(Beginning of Extracted text)
This method has the advantage that the time-dependent inelastic deformations can be characterised by two time-dependent coefficients only. The spatial information is contained in the two deformation shapes G and W obtained by the static analysis of the dam subjected to the gravity and water loads. It is implicitly assumed that the rate of creep deformation is uniform over the whole dam body. In reality, the rates of creep deformations could be different in the various material zones in the dam.

**Finite element analysis**

The following basic assumptions were made for the finite element analysis:

•A two-dimensional plane-strain model of the central cross-section of the dam (figure 2) and its foundation was used.

•The various zones in the dam were modelled as Mohr-Coulomb materials (elasto-plastic material).

•The Coulomb’s law of friction was assumed along the core-filter and filter-rockfill interfaces. The coefficient of friction of each sliding surface was treated as a constant over the whole dam height.

•Effects of inelastic deformations and uplift in foundation rock were assumed to be negligible.
(End of Extracted text)
(Beginning of Given information)
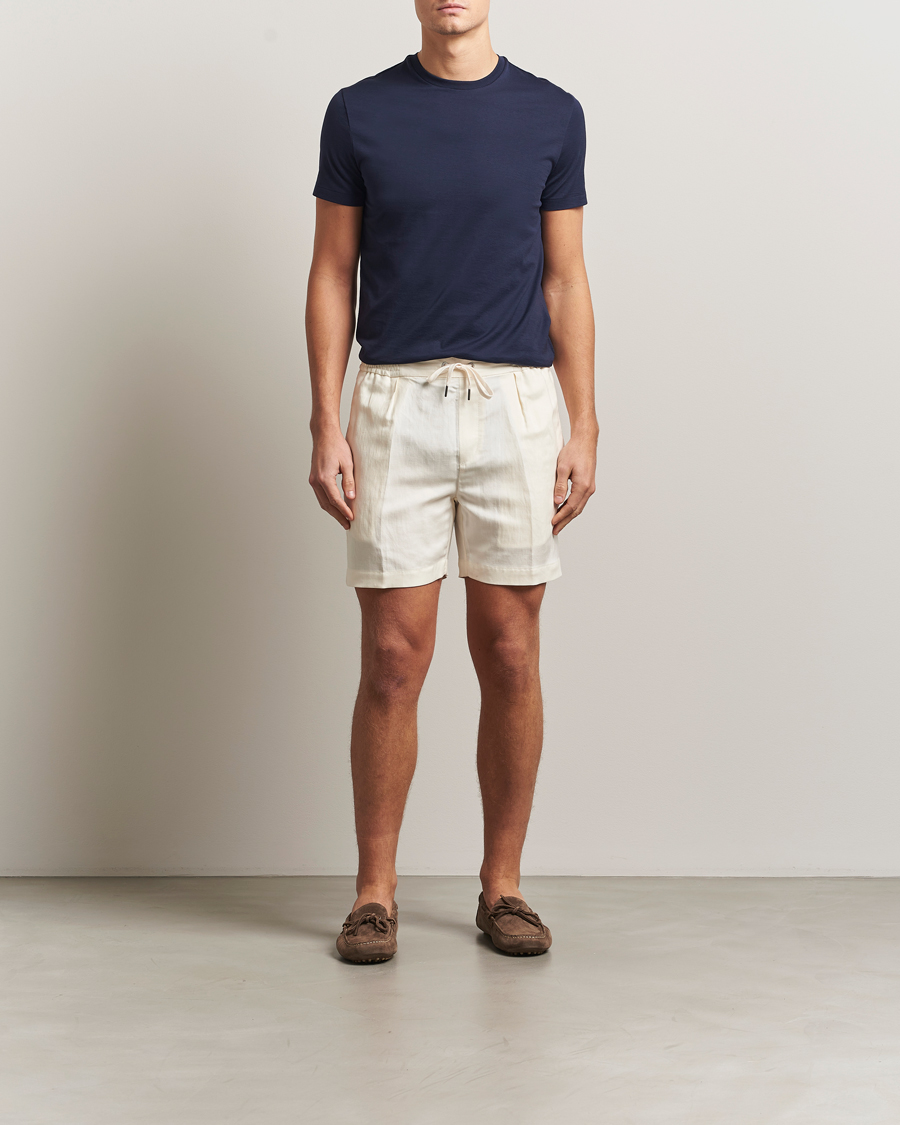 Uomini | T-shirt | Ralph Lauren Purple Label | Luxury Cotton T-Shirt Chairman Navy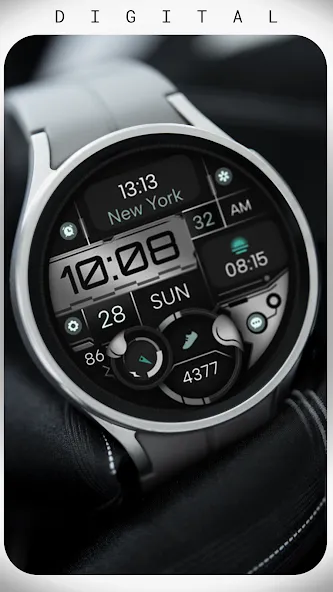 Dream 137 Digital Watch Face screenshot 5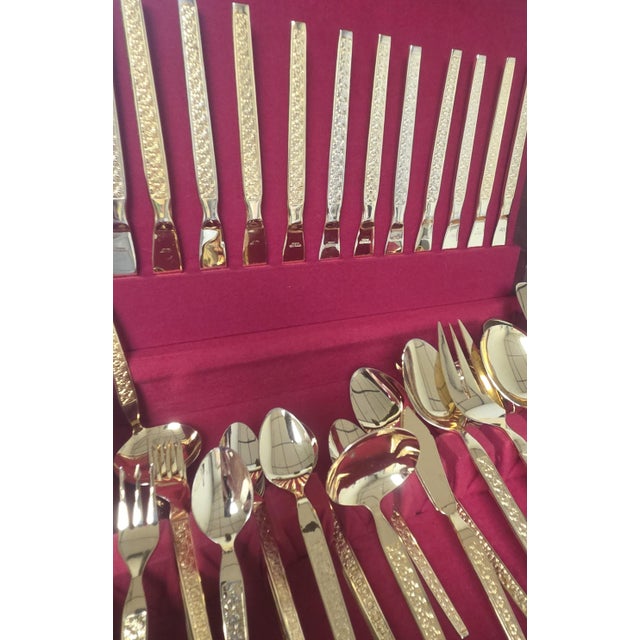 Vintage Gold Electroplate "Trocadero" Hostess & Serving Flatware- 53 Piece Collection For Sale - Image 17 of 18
(End of Given information)
Please duplicate the passage on dam deformation analysis, starting at "The following basic" and ending at "foundation was used.".

The following basic assumptions were made for the finite element analysis:

•A two-dimensional plane-strain model of the central cross-section of the dam (figure 2) and its foundation was used.